Is this what you're suggesting would be a good idea, or what you are suggesting AMD is doing?
I think a quick skim of the primitive shader section of the Vega whitepaper would serve to counter the latter.

That this big shader is tracking over at least three points where the architecture hands off between concurrent hardware units with amplification/decimation possibilities and a FIFO is at least one point where I would have questions about the former.

Digidi said:
Intresting Patents found:
https://www.google.de/patents/US20140362102?dq=ininventor:"Michael+Mantor"&hl=en&sa=X&ved=0ahUKEwiRw9np97jXAhUM9YMKHYs2CjkQ6AEITDAF
https://www.google.de/patents/US20160371873?dq=ininventor:"Michael+Mantor"&hl=en&sa=X&ved=0ahUKEwiRw9np97jXAhUM9YMKHYs2CjkQ6AEILjAB

Intresting:
https://www.google.de/patents/EP3008701A1?cl=en&dq=ininventor:"David+Simpson"&hl=en&sa=X&ved=0ahUKEwim0rv_-bjXAhVMkJAKHXnPCScQ6AEIvQIwJg

Maybe this is primitive shader?

The patents not covering the binning rasterizer cover using compute as way to submit geometry to the front end, which in recent times has also a shown up as a graphics API extension.
One discussed variation that includes culling and compute+vertex pairs linked by ring buffers is quite close to what Mark Cerny publicly described for the PS4's triangle sieve customization (note: that culling was not a guaranteed benefit).
What AMD is promising for primitive shaders is not something new or necessarily limited to AMD's architectures. That other patents from other companies have been cited makes it probable that a few other parties likely have similar patents or concepts based on them.
Primitive shaders currently are more of a tweak in where AMD intends to place the culling in abstract graphics pipeline and whether formerly separate shaders are combined into a one shader.

Perhaps some of the difficulty getting primitive shaders rolled out is baked into the age of some of this discussion. Some of Vega's features have a documented lineage that goes back to the early days before some of the more advanced techniques had the chance to be developed and deployed in various engines, and the apparent lag in Vega's IP features getting to market may have meant the workloads it was meant for have moved to a point that its gains are less impressive.
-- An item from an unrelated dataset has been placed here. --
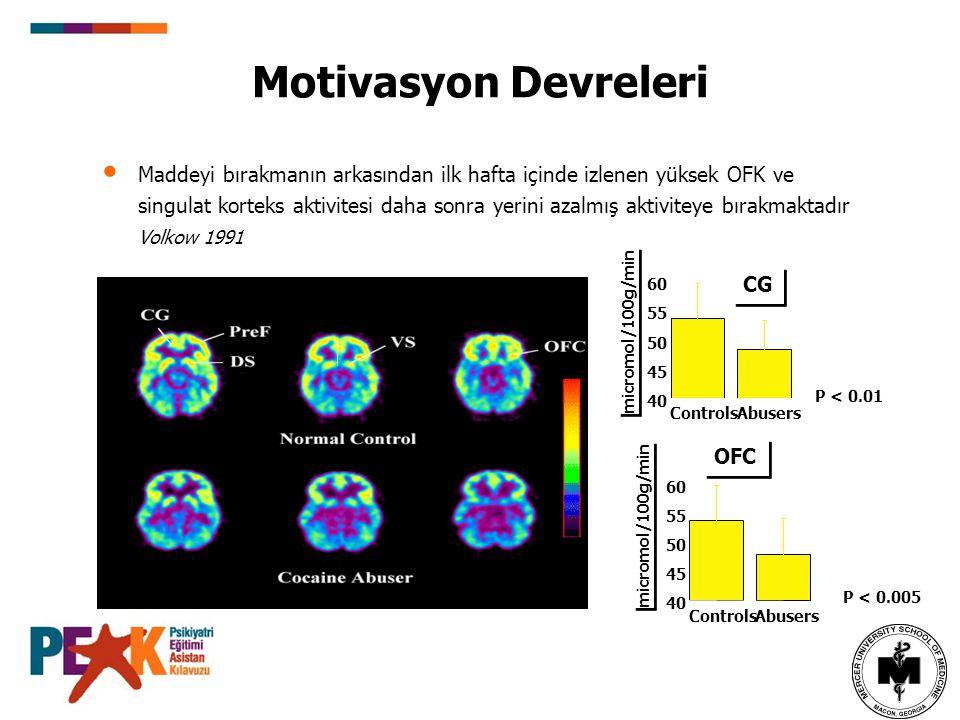 Motivasyon Devreleri Maddeyi bırakmanın arkasından ilk hafta içinde izlenen yüksek OFK ve singulat korteks aktivitesi daha sonra yerini azalmış aktivi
Anarchist4000 · Nov 13, 2017

3dilettante said:
What is it polling? Something that resides in 300ns memory, something in the FIFO or in the post-transform path that feeds into the primitive assembly pipeline?

In the case I suggested hierarchical Z values from fragment processing ideally aligned to bin dimensions. Although a separate mechanism would work. Occlusion culling geometry prior to hitting the FIFO across draw calls.

3dilettante said:
For an engine that already does much the same thing as promised by primitive shaders, this may be a case where primitive shaders do not help as much or could be detrimental if the duplication of work or contention with the ongoing compute shaders is significant.
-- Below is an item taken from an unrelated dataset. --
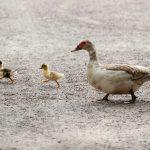 ducks-204332_1920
That was my thinking as well. Primitive shaders should be a bit more efficient, but realistic gains minimal save a few extreme cases.

3dilettante said:
Is the inspiration for the your statement concerning 300 instructions per triangle from the Frostbite presentation, or was it pulled from something else?

Yes, from the Frostbite presentation. Obviously subject to situation, but a solid starting point as it should take far fewer instructions. Even exceeding that number some techniques may still benefit if integrating pipeline stages.

3dilettante said:
What exactly would that entail, for a general programmable shader in the GCN ISA? If this starts invoking reads to caches or buffers, the prospect of misses (latency), conservative hierarchies (inaccuracy), or timing issues comes into play.

Specifically that 4SE instruction for binning and probably indexing HiZ results. The bins are likely sufficiently large that caching results for both primitive and fragment culling would be reasonably compact and ideally always cached. Accuracy less of a concern as the outcome would only result in not culling a primitive. Even a percentage point of accurately culled primitives should provide a net gain.

3dilettante said:
My understanding of the claim is that this is all a big programmable shader--the mechanism is presumably "code something".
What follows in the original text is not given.